Discussing the role that race plays in the self-selecting communities that more and more characterize university campuses makes many people uncomfortable. Still, an “Asian” school has come to mean one that is so academically focused that some students feel they can no longer compete or have fun. Indeed, Rachel, Alexandra and her brother belong to a growing cohort of student that’s eschewing some big-name schools over perceptions that they’re “too Asian.” It’s a term being used in some U.S. academic circles to describe a phenomenon that’s become such a cause for concern to university admissions officers and high school guidance counsellors that several elite universities to the south have faced scandals in recent years over limiting Asian applicants and keeping the numbers of white students artificially high.
Although university administrators here are loath to discuss the issue, students talk about it all the time. “Too Asian” is not about racism, say students like Alexandra: many white students simply believe that competing with Asians—both Asian Canadians and international students—requires a sacrifice of time and freedom they’re not willing to make. They complain that they can’t compete for spots in the best schools and can’t party as much as they’d like (too bad for them, most will say). Asian kids, meanwhile, say they are resented for taking the spots of white kids. “At graduation a Canadian—i.e. ‘white’—mother told me that I’m the reason her son didn’t get a space in university and that all the immigrants in the country are taking up university spots,” says Frankie Mao, a 22-year-old arts student at the University of British Columbia. “I knew it was wrong, being generalized in this category,” says Mao, “but f–k, I worked hard for it.”
That Asian students work harder is a fact born out by hard data. They tend to be strivers, high achievers and single-minded in their approach to university. Stephen Hsu, a physics prof at the University of Oregon who has written about the often subtle forms of discrimination faced by Asian-American university applicants, describes them as doing “disproportionately well—they tend to have high SAT scores, good grades in high school, and a lot of them really want to go to top universities.” In Canada, say Canadian high school guidance counsellors, that means the top-tier post-secondary institutions with international profiles specializing in math, science and business: U of T, UBC and the University of Waterloo. White students, by contrast, are more likely to choose universities and build their school lives around social interaction, athletics and self-actualization—and, yes, alcohol. When the two styles collide, the result is separation rather than integration.
The dilemma is this: Canadian institutions operate as pure meritocracies when it comes to admissions, and admirably so. Privately, however, many in the education community worry that universities risk becoming too skewed one way, changing campus life—a debate that’s been more or less out in the open in the U.S. for years but remains muted here. And that puts Canadian universities in a quandary. If they openly address the issue of race they expose themselves to criticisms that they are profiling and committing an injustice. If they don’t, Canada’s universities, far from the cultural mosaics they’re supposed to be—oases of dialogue, mutual understanding and diversity—risk becoming places of many solitudes, deserts of non-communication. It’s a tough question to have to think about.
Asian-Canadian students are far more likely to talk about and assert their ethnic identities than white students. “I’m Asian,” says 21-year-old Susie Su, a third-year student at UBC’s Sauder School of Business. “I do have traditional Asian parents. I feel the pressure of finding a good job and raising a good family.” That pressure helps shape more than just the way Su handles study and school assignments; it shapes the way she interacts with her colleagues. “If I feel like it’s going to be an event where it’s all white people, I probably wouldn’t want to go,” she says. “There’s a lot of just drinking. It’s not that I don’t like white people. But you tend to hang out with people of the same race.”

(PROVIDED DATA):
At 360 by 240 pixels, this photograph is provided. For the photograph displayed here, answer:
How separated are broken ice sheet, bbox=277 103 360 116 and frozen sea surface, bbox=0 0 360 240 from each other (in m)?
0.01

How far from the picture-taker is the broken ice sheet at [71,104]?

(YOUR INSTRUCTIONS): Reproduce word for word the part of the article on "too Asian" university campuses starting with "Discussing the role" and going on through "students artificially high.".

(WRITTEN REPLY):
Discussing the role that race plays in the self-selecting communities that more and more characterize university campuses makes many people uncomfortable. Still, an “Asian” school has come to mean one that is so academically focused that some students feel they can no longer compete or have fun. Indeed, Rachel, Alexandra and her brother belong to a growing cohort of student that’s eschewing some big-name schools over perceptions that they’re “too Asian.” It’s a term being used in some U.S. academic circles to describe a phenomenon that’s become such a cause for concern to university admissions officers and high school guidance counsellors that several elite universities to the south have faced scandals in recent years over limiting Asian applicants and keeping the numbers of white students artificially high.